* [Halaman]
----

Thursday, December 04, 2014

Bonus "penampakan" di Reuni SMAK81

Ketika panitia reuni Smak81(28-30 Nop 2014) memutuskan ke Gunung Bromo dan menginap di sebuah hotel di puncak perjalanan, aku teringat cerita teman-teman yang dulu menginap disana pada tgl sehari sesudah pernikahan Dian dan Rollick awal Maret 2013 lalu.
Helen diganggu secara fisik, ditiup telinganya dan di posisikan duduk dengan paksa dengan mengangkat kasur dibagian kepala untuk melihat dia (yang kata Helen berpakaian ala raja awa)
Awan yang melihat seseorang duduk di ujung ranjang istrinya, tapi istrinya tidak tahu menahu.
Mereka mengingatkan saya untuk tidak menginap disana! tidur di rumah penduduk aja ci, lebih aman kata mereka mengingatkan.
Tapi sebagai peserta, saya tidak berniat menganggu kinerja panitia Surabaya yang telah berlelah bolak balik meninjau lokasi dan nego akomodasi dan konsumsi. Saya hanya berdoa memohon penyertaan dan perlindungan-Nya.

Ketika pembagian kamar, saya konfirmasi dengan Helen, apakah kamar yang saya dapat sama dengan kamar yang mereka huni? ternyata kamar saya beda! Tapi, mendekati hari keberangkatan ternyata 1 dari 3 kamar yang sederet dengan kamar yang "berpenghuni" dipilih oleh seorang teman sekeluarga(berempat).

----

* [Baris data]
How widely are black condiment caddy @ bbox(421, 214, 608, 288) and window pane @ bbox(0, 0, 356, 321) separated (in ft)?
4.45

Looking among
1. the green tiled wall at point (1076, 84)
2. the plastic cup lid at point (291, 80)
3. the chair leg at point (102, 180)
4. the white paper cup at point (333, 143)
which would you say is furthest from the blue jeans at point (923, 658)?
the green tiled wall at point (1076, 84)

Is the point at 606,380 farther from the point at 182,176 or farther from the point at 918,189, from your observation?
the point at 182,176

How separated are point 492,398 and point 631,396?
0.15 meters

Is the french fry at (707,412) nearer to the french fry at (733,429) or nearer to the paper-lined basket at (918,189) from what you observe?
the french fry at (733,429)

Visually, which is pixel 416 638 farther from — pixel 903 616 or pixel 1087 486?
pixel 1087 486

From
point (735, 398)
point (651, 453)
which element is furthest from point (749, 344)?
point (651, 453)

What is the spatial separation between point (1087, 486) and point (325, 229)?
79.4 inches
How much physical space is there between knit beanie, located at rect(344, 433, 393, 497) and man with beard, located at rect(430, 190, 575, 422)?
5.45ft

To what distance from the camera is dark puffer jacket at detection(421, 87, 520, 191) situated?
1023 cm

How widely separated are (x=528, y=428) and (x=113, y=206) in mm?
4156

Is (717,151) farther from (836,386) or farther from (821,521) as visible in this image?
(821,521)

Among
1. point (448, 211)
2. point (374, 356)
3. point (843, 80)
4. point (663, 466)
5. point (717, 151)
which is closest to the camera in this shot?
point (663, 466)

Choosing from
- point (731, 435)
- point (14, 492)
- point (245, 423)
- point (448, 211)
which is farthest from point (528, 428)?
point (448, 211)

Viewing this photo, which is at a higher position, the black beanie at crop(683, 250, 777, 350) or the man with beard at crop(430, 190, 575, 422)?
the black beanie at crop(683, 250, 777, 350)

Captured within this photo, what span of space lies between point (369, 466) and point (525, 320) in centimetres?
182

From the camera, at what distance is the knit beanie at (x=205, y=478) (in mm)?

----

* [Soal 1] Terjemahkan kalimat dari halaman ini ke bahasa Inggris: "Saya hanya berdoa memohon penyertaan dan perlindungan-Nya."
* [Soal 2] Tuliskan lanjutan halaman tentang reuni SMAK81, dimulai setelah kalimat terakhir yang tercantum.
Baris data ini tidak ada hubungannya dengan halaman.

* [Jawaban tertulis 1] I only prayed, asking for His presence and protection.

* [Jawaban tertulis 2]
Hari reuni tiba, kami dengan 4 mobil Elf + 2 mobil pribadi menuju lokasi, tiba sore hari...masih sempat foto-foto(kebetulan cuaca bersahabat) dan ketika tiba bagi kunci kamar dan masukkan bagasi kekamar, saya duluan yang inisiatif ke kamar(biasanya Gunawan :) )... Kamar dibuka..inspeksi aura(gayanya..hahahaha), yang terpenting saya ingat dan berucap "Dalam Nama Tuhan Yesus", saya melangkah mantap masuk kamar.

Malam pertama, tidak nyenyak tidur menunggu harus bangun jam 02.00 subuh untuk berangkat ke Puncak Pananjakan menyaksikan sunrise. Ternyata Gunawan mimpi buruk, saya sich tidak terpengaruh dengan mimpi buruknya tapi Gun menyebut dimimpinya ia minta tolong alm mama atas penghancuran boneka/boneka yang hancur, saat ia berusaha keras memanggil mama, saya masuk dengan senyum dan boneka yang bagus katanya.... :)
Menuju puncak Pananjakan kita berjuang jalan kaki mendaki karena parkir mobil/Jeep yang cukup jauh(berangkat dari hotel jam 03.00), ditengah derungan ojek motor dan malang melintang meminta kita pakai jasanya....Saya sendiri terengah, memikirkan Gunawan yang lebih senior, yang baru recheck jantung dan mimpi buruknya...saya memohon pertolongan-Nya..... Puji Tuhan kita menikmati sunrise, dan turun duluan dengan lebih santai..ternyata jalan yang kita lalui memang curam dan panjang.

Saya terus pantau keadaan teman saya sekeluarga yang tidur di kamar yang "berpenghuni" secara samar..."Gimana tidur nya tante? enak?"..... sempat juga cerita sama si tante di teras kamar tsb ketika saya antarkan snack sore pisang goreng kipas panas panas, kamarnya memang berada di atas tanjakan yang lumayan menguras energi. Aman-aman saja.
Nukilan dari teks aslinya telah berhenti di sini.